- [INFORMATION PROVIDED]
......
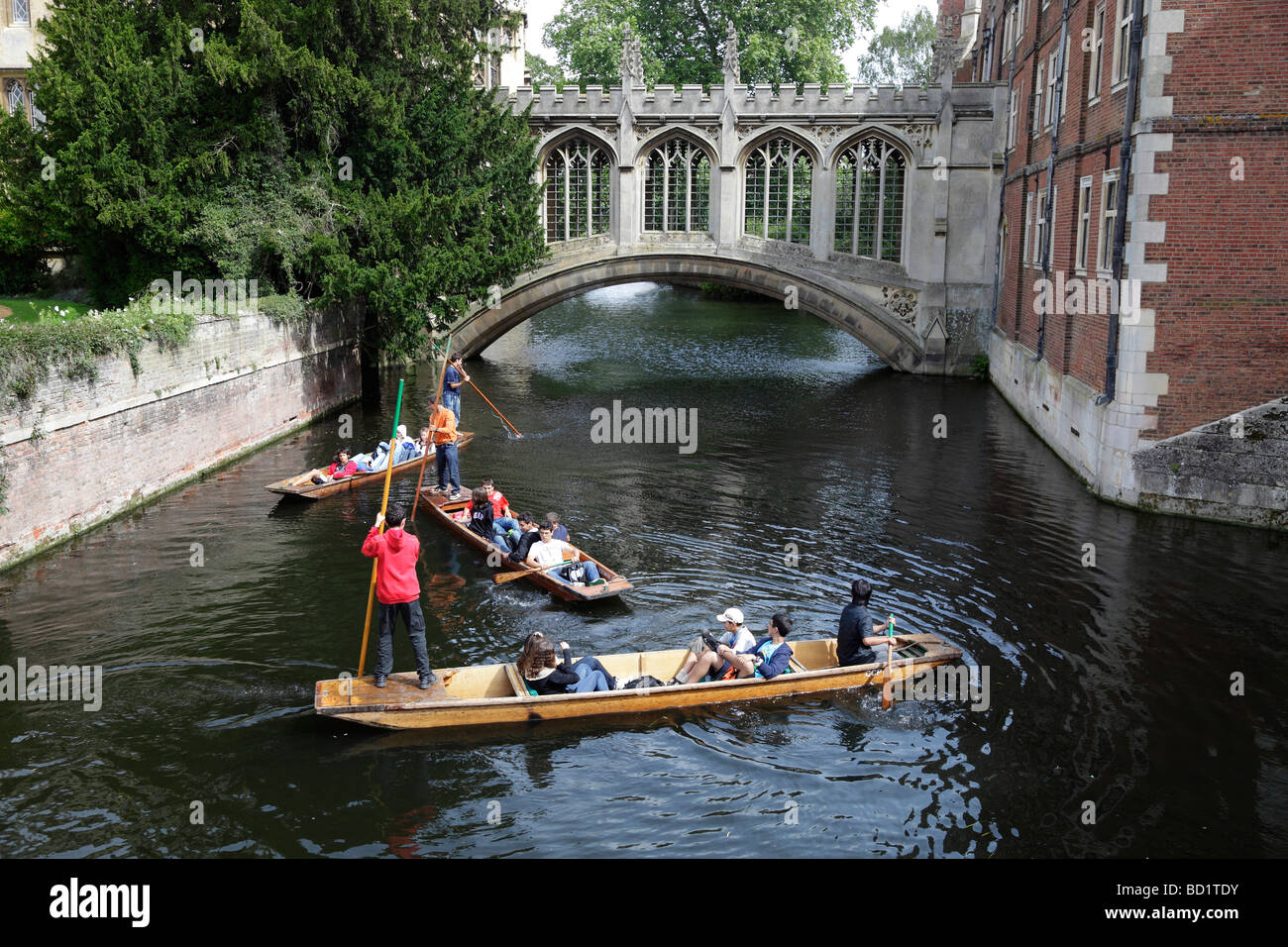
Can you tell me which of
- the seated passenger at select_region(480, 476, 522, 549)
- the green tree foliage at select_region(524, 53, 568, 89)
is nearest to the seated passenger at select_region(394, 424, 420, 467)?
the seated passenger at select_region(480, 476, 522, 549)

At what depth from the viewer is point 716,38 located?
42219 mm

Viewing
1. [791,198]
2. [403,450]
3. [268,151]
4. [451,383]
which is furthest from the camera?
[791,198]

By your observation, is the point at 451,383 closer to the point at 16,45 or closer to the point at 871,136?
the point at 871,136

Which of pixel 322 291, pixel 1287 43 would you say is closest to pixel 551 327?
pixel 322 291

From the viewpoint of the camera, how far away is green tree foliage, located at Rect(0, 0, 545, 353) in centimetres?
1998

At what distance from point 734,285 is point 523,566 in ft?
57.5

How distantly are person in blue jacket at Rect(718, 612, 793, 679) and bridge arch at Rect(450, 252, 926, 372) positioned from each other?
760 inches

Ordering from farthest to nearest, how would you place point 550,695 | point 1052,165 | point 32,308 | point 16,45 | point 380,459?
point 16,45 < point 32,308 < point 1052,165 < point 380,459 < point 550,695

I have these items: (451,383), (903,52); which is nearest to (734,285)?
(451,383)

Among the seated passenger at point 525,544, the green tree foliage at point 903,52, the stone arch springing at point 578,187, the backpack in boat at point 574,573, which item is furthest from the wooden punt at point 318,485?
the green tree foliage at point 903,52

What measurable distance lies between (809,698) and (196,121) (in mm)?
18144

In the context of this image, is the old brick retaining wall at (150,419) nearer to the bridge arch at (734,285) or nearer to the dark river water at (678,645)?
the dark river water at (678,645)

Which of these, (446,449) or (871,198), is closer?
(446,449)
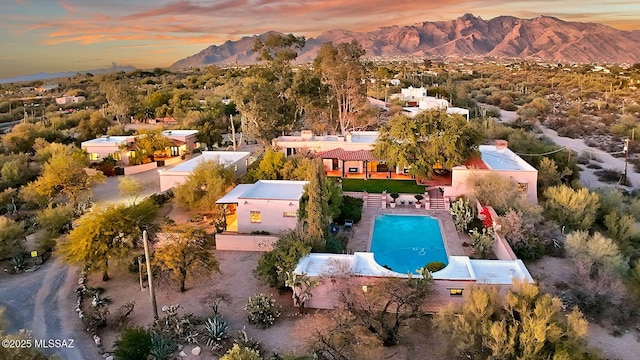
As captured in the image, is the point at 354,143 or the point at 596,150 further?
the point at 596,150

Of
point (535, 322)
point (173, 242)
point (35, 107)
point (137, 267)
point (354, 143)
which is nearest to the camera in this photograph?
point (535, 322)

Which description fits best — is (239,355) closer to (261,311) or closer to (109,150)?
(261,311)

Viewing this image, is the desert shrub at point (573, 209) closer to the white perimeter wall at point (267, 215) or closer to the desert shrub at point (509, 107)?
the white perimeter wall at point (267, 215)

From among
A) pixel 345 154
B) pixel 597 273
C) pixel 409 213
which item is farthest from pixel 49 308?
pixel 345 154

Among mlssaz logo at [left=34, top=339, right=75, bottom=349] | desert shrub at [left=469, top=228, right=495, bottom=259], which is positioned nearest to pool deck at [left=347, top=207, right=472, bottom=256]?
desert shrub at [left=469, top=228, right=495, bottom=259]

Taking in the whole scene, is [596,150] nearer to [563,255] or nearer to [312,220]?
[563,255]

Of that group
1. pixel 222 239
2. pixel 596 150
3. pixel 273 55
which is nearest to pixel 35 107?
pixel 273 55

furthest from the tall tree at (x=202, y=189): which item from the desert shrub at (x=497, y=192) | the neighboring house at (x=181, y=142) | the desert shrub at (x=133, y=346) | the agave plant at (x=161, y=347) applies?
the neighboring house at (x=181, y=142)
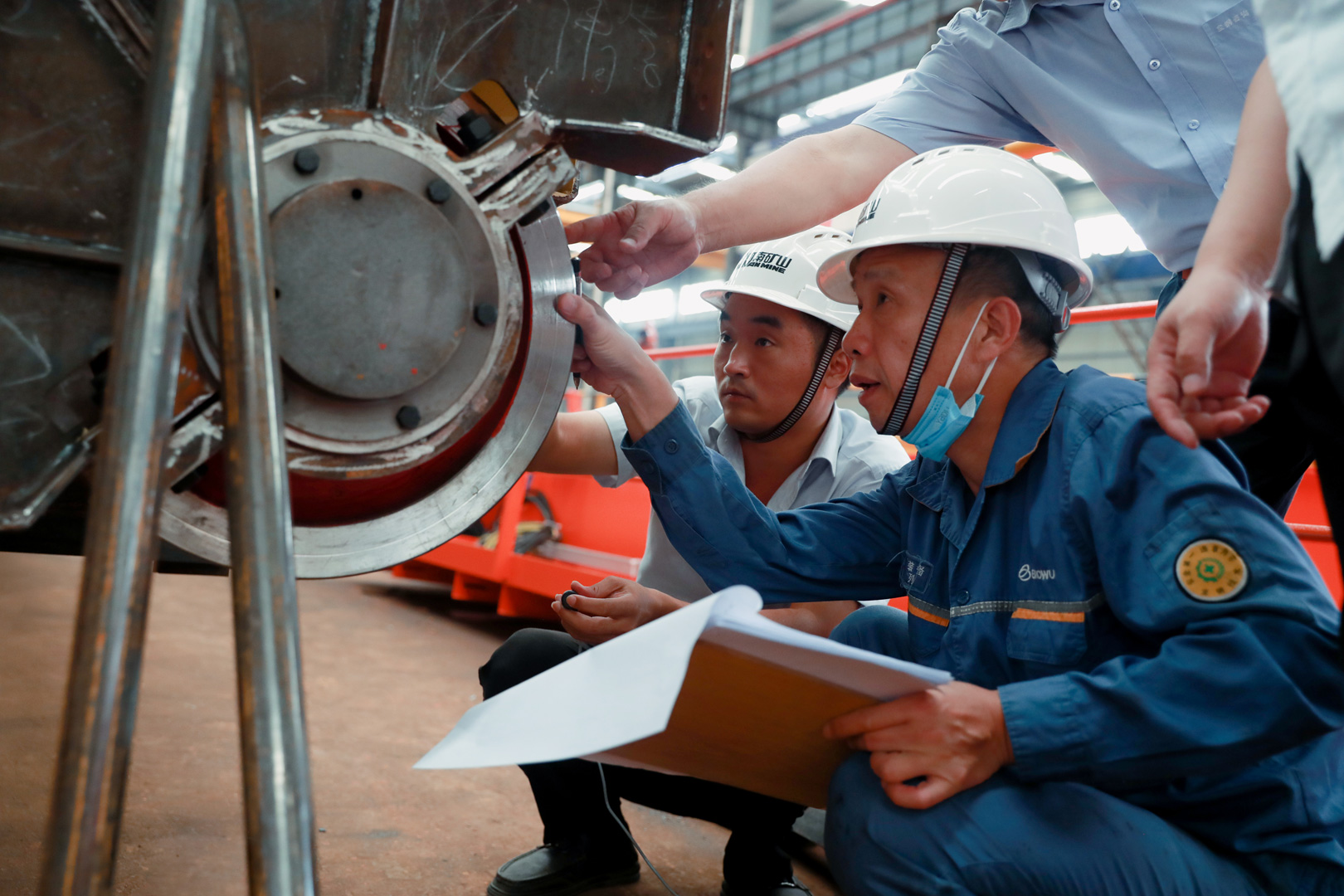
......
- [SET TASK]
Reproduce all of the data above verbatim, omitting the pictures.

- [OUTPUT FOR THIS EXERCISE]
Can you tell me which of
- the seated passenger at select_region(480, 476, 522, 549)
- the green tree foliage at select_region(524, 53, 568, 89)
is nearest to the seated passenger at select_region(394, 424, 420, 467)?
the seated passenger at select_region(480, 476, 522, 549)

At what depth from the viewer is point 716,38 located?
42219 mm

Viewing
1. [791,198]
2. [403,450]
3. [268,151]
4. [451,383]
which is furthest from the camera?
[791,198]

By your observation, is the point at 451,383 closer to the point at 16,45 or closer to the point at 871,136?
the point at 871,136

Which of pixel 322 291, pixel 1287 43 would you say is closest to pixel 551 327?
pixel 322 291

From the viewpoint of the camera, how far away is green tree foliage, located at Rect(0, 0, 545, 353) in centimetres?
1998

At what distance from point 734,285 is point 523,566 in ft?
57.5

How distantly are person in blue jacket at Rect(718, 612, 793, 679) and bridge arch at Rect(450, 252, 926, 372) positioned from each other?
760 inches

Ordering from farthest to nearest, how would you place point 550,695 | point 1052,165 | point 32,308 | point 16,45 | point 380,459?
point 16,45 < point 32,308 < point 1052,165 < point 380,459 < point 550,695

I have these items: (451,383), (903,52); which is nearest to (734,285)?
(451,383)

Among the seated passenger at point 525,544, the green tree foliage at point 903,52, the stone arch springing at point 578,187, the backpack in boat at point 574,573, which item is furthest from the wooden punt at point 318,485?
the green tree foliage at point 903,52

What measurable distance lies between (809,698) and (196,121) (in mm)?
18144

In the context of this image, is the old brick retaining wall at (150,419) nearer to the bridge arch at (734,285) or nearer to the dark river water at (678,645)?
the dark river water at (678,645)

Which of these, (446,449) or (871,198), is closer?
(446,449)
As captured in the image, is the point at 354,143 or the point at 596,150 further?
the point at 596,150

Of
point (535, 322)
point (173, 242)
point (35, 107)
point (137, 267)
point (354, 143)
which is nearest to the camera in this photograph?
point (535, 322)

Which description fits best — is (239,355) closer to (261,311) or closer to (109,150)?
(261,311)

Viewing this image, is the desert shrub at point (573, 209) closer to the white perimeter wall at point (267, 215) or closer to the desert shrub at point (509, 107)?
the white perimeter wall at point (267, 215)

From among
A) pixel 345 154
B) pixel 597 273
C) pixel 409 213
which item is farthest from pixel 49 308?
pixel 345 154

Among mlssaz logo at [left=34, top=339, right=75, bottom=349] | desert shrub at [left=469, top=228, right=495, bottom=259], which is positioned nearest to pool deck at [left=347, top=207, right=472, bottom=256]?
desert shrub at [left=469, top=228, right=495, bottom=259]

Taking in the whole scene, is [596,150] nearer to [563,255] or nearer to [312,220]?
[563,255]

Of that group
1. pixel 222 239
2. pixel 596 150
3. pixel 273 55
which is nearest to pixel 35 107?
pixel 273 55

furthest from the tall tree at (x=202, y=189): which item from the desert shrub at (x=497, y=192) | the neighboring house at (x=181, y=142) | the desert shrub at (x=133, y=346) | the agave plant at (x=161, y=347) applies?
the neighboring house at (x=181, y=142)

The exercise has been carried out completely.